▼
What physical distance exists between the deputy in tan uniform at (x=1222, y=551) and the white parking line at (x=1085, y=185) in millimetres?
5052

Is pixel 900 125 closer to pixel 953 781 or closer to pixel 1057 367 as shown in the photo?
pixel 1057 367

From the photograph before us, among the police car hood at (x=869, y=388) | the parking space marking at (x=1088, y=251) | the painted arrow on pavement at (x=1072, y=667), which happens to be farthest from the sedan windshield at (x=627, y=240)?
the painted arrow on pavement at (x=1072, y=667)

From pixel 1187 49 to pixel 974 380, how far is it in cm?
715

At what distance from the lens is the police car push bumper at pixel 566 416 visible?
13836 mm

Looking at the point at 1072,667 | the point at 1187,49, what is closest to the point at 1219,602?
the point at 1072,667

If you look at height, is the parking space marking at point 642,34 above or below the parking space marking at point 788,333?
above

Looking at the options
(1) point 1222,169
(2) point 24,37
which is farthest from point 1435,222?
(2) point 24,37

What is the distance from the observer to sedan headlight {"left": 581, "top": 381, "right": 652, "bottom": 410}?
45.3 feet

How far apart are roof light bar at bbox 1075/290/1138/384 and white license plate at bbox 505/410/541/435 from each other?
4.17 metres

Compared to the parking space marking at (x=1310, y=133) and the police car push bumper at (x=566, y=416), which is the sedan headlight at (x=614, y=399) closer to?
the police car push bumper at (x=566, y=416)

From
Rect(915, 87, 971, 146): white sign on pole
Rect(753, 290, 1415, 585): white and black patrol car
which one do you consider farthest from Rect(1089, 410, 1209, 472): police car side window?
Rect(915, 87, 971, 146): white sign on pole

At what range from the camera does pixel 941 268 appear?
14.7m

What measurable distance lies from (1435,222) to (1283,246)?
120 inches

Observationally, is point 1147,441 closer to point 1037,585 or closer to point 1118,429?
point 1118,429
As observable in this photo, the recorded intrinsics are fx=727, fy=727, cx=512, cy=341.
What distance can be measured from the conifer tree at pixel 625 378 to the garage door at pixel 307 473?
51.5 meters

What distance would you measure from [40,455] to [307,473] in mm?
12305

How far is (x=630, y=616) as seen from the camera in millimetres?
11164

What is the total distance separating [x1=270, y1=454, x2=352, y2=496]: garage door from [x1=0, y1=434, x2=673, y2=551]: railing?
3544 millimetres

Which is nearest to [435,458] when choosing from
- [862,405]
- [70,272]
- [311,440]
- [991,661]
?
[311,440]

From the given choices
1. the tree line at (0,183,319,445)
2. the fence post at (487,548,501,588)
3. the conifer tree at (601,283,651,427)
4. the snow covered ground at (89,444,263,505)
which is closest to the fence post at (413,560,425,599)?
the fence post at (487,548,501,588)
▲
Turn every line of the material above into a numbered list, and leave out the blank lines.

1. What physical distance exists between the deputy in tan uniform at (x=1222, y=551) and the white parking line at (x=1085, y=185) in millimetres?
2. 5052
3. Is pixel 900 125 closer to pixel 953 781 or closer to pixel 1057 367 as shown in the photo?
4. pixel 1057 367
5. From the photograph before us, among the police car hood at (x=869, y=388) | the parking space marking at (x=1088, y=251) | the painted arrow on pavement at (x=1072, y=667), which happens to be farthest from the sedan windshield at (x=627, y=240)?
6. the painted arrow on pavement at (x=1072, y=667)
7. From pixel 1187 49 to pixel 974 380, how far is it in cm?
8. 715
9. At what distance from the lens is the police car push bumper at pixel 566 416 visible?
10. 13836 mm
11. Looking at the point at 1072,667 | the point at 1187,49, what is closest to the point at 1219,602?
12. the point at 1072,667
13. If you look at height, is the parking space marking at point 642,34 above or below the parking space marking at point 788,333?
14. above
15. Looking at the options
16. (1) point 1222,169
17. (2) point 24,37
18. which is farthest from point 1435,222?
19. (2) point 24,37
20. What is the distance from the observer to sedan headlight {"left": 581, "top": 381, "right": 652, "bottom": 410}?
21. 45.3 feet
22. How far apart are roof light bar at bbox 1075/290/1138/384 and white license plate at bbox 505/410/541/435 from each other?
23. 4.17 metres
24. Compared to the parking space marking at (x=1310, y=133) and the police car push bumper at (x=566, y=416), which is the sedan headlight at (x=614, y=399) closer to?
25. the police car push bumper at (x=566, y=416)
26. From
27. Rect(915, 87, 971, 146): white sign on pole
28. Rect(753, 290, 1415, 585): white and black patrol car
29. which one do you consider farthest from Rect(1089, 410, 1209, 472): police car side window?
30. Rect(915, 87, 971, 146): white sign on pole
31. At what range from the camera does pixel 941 268 appear?
32. 14.7m
33. What measurable distance lies from (1435,222) to (1283,246)?
34. 120 inches
35. Observationally, is point 1147,441 closer to point 1037,585 or closer to point 1118,429?
36. point 1118,429
37. As observable in this photo, the recorded intrinsics are fx=727, fy=727, cx=512, cy=341.
38. What distance can be measured from the conifer tree at pixel 625 378 to the garage door at pixel 307 473?
39. 51.5 meters
40. What distance would you measure from [40,455] to [307,473] in mm?
41. 12305
42. How far is (x=630, y=616) as seen from the camera in millimetres?
43. 11164
44. What is the total distance separating [x1=270, y1=454, x2=352, y2=496]: garage door from [x1=0, y1=434, x2=673, y2=551]: railing?
45. 3544 millimetres
46. Which is nearest to [435,458] when choosing from
47. - [862,405]
48. - [70,272]
49. - [311,440]
50. - [991,661]
51. ?
52. [311,440]
53. From the given choices
54. 1. the tree line at (0,183,319,445)
55. 2. the fence post at (487,548,501,588)
56. 3. the conifer tree at (601,283,651,427)
57. 4. the snow covered ground at (89,444,263,505)
58. which is closest to the fence post at (413,560,425,599)?
59. the fence post at (487,548,501,588)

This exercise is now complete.